8888884. I just got those numbers tattooed on myself. They are numbers that mean a lot to me because I am not the first person to get them. These numbers were first tattooed on someone nearly four years ago. Someone who didn't get to choose where he would get his number. Someone who didn't want a number in the first place. His name is Liam. He's my dog.
For the first four years of Liam's life, he didn't have a name. He was a laboratory testing animal and as such, a name wasn't in the cards for him. A name would have personalized him. Made him real. Turned him into something more than the subject of an experiment, a tool to be used for human gain. It makes it harder to view a person as a thing when it has a name. A series of numbers says the opposite of a name. It denotes a lack of importance; it strips a living creature of its worth and makes it just a thing that is being used.
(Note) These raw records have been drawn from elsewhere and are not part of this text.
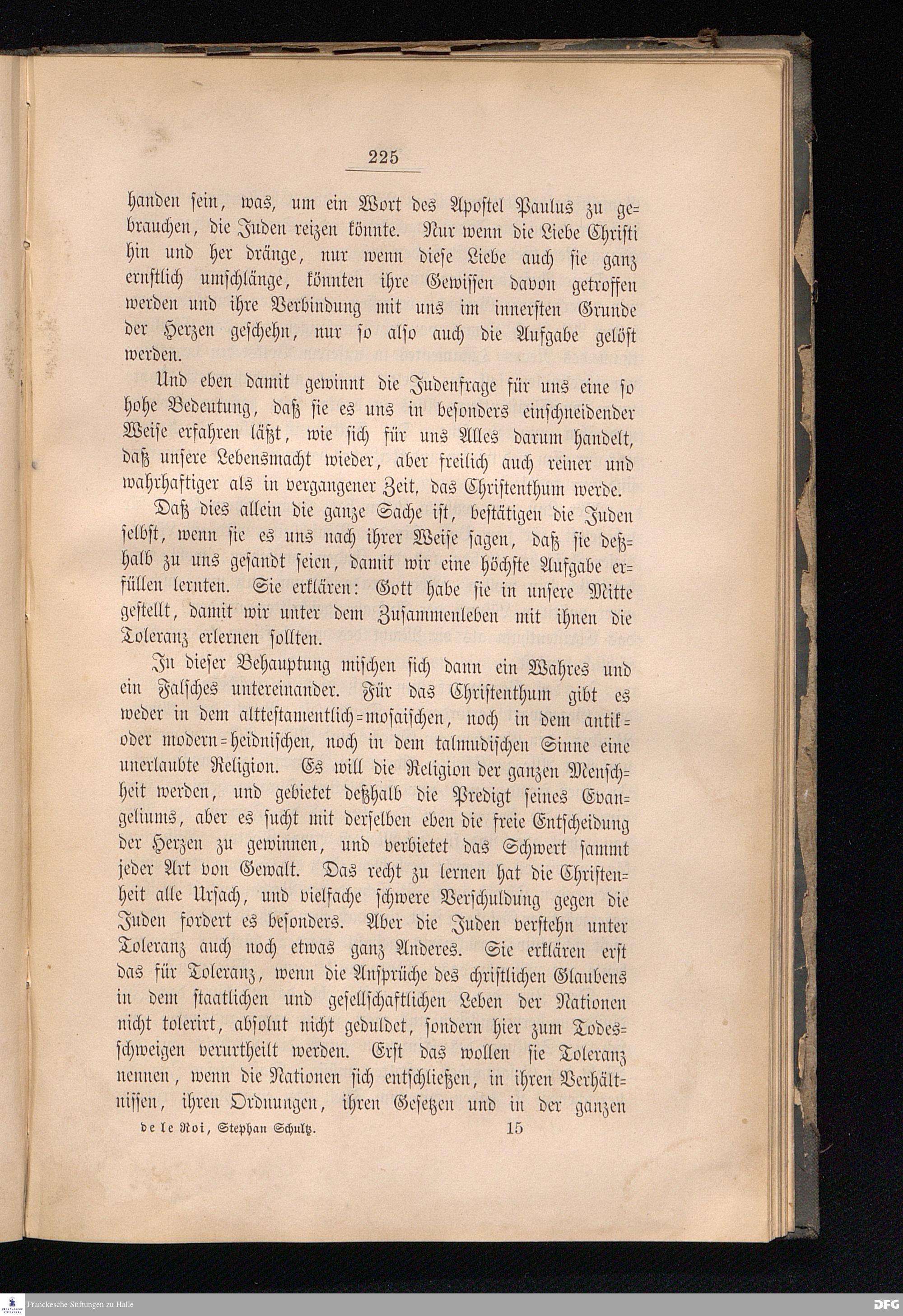 225

handen sein, was, um ein Wort des Apostel Paulus zu gebrauchen, die Juden reizen könnte. Nur wenn die Liebe Christi hin und her dränge, nur wenn diese Liebe auch sie ganz ernstlich umschlänge, könnten ihre Gewissen davon getroffen werden und ihre Verbindung mit uns im innersten Grunde der Herzen geschehn, nur so also auch die Aufgabe gelöst werden.

Und eben damit gewinnt die Judenfrage für uns eine so hohe Bedeutung, daß sie es uns in besonders einschneidender Weise erfahren läßt, wie sich für uns Alles darum handelt, daß unsere Lebensmacht wieder, aber freilich auch reiner und wahrhaftiger als in vergangener Zeit, das Christenthum werde.

Daß dies allein die ganze Sache ist, bestätigen die Juden selbst, wenn sie es uns nach ihrer Weise sagen, daß sie deßhalb zu uns gesandt seien, damit wir eine höchste Aufgabe erfüllen lernten. Sie erklären: Gott habe sie in unsere Mitte gestellt, damit wir unter dem Zusammenleben mit ihnen die Toleranz erlernen sollten.

In dieser Behauptung mischen sich dann ein Wahres und ein Falsches untereinander. Für das Christenthum gibt es weder in dem alttestamentlich=mosaischen, noch in dem antik= oder modern=heidnischen, noch in dem talmudischen Sinne eine unerlaubte Religion. Es will die Religion der ganzen Menschheit werden, und gebietet deßhalb die Predigt seines Evangeliums, aber es sucht mit derselben eben die freie Entscheidung der Herzen zu gewinnen, und verbietet das Schwert sammt jeder Art von Gewalt. Das recht zu lernen hat die Christenheit alle Ursach, und vielfache schwere Verschuldung gegen die Juden fordert es besonders. Aber die Juden verstehn unter Toleranz auch noch etwas ganz Anderes. Sie erklären erst das für Toleranz, wenn die Ansprüche des christlichen Glaubens in dem staatlichen und gesellschaftlichen Leben der Nationen nicht tolerirt, absolut nicht geduldet, sondern hier zum Todesschweigen verurtheilt werden. Erst das wollen sie Toleranz nennen, wenn die Nationen sich entschließen, in ihren Verhältnissen, ihren Ordnungen, ihren Gesetzen und in der ganzen

de le Roi, Stephan Schultz. 15

Franckesche Stiftungen zu Halle

DFG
Because that's what Liam was to the people who had him for the first four years of his life. A thing. A tool. Nothing more than a number.
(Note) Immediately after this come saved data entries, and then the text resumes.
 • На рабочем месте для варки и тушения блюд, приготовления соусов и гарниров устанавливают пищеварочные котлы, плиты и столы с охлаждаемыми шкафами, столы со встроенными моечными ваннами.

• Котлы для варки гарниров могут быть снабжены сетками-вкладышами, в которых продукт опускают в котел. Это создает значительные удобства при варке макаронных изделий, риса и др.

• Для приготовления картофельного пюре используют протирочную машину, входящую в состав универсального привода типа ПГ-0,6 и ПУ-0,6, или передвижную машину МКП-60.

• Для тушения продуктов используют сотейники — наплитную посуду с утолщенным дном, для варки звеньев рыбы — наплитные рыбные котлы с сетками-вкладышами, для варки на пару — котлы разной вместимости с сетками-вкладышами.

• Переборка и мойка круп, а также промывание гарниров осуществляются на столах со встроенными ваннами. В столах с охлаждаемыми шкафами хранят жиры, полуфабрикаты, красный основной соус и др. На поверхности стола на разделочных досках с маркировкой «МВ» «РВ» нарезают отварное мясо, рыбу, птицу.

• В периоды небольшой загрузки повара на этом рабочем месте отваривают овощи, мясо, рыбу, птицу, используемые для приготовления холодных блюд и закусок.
People sometimes ask me how I can know that. How I can know what it was like for Liam in the lab? I know because I was the first person to see him when he came out. When Liam came to live with me, he was terrified. Not just of his new surroundings, but of everything. The sound of metal clinking, the feel of grass or anything soft — it all scared him. The thing that broke my heart most was that he was afraid of me as well. When I touched him, he would put his head down and put his tail between his legs. The only touch he had known had been the touch that was always followed by something painful. Something unpleasant. I could see it in his eyes when I touched him, he was afraid of what I was going to do to him. Afraid that myself and my friends would treat him exactly how all the other humans he had ever encountered had. As a thing. A tool. Nothing more than a number.
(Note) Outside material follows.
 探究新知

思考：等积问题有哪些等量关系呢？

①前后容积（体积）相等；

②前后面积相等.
But he proved himself to be stronger than I can even begin to understand. Somehow, even after everything he went through, slowly but surely, he began to trust the new people around him. He started to wag his tail. To learn that there was more to this world than pain, cages and concrete. The grass still scared him, but he wanted to be near the new people around him. So he would take one big jump into the yard to be next to us and then one big jump back to the sidewalk. Over time, he didn't have to jump, he would simply walk through the grass. He had learned not to be afraid of the feel of something soft. He even learned how to play... sort of.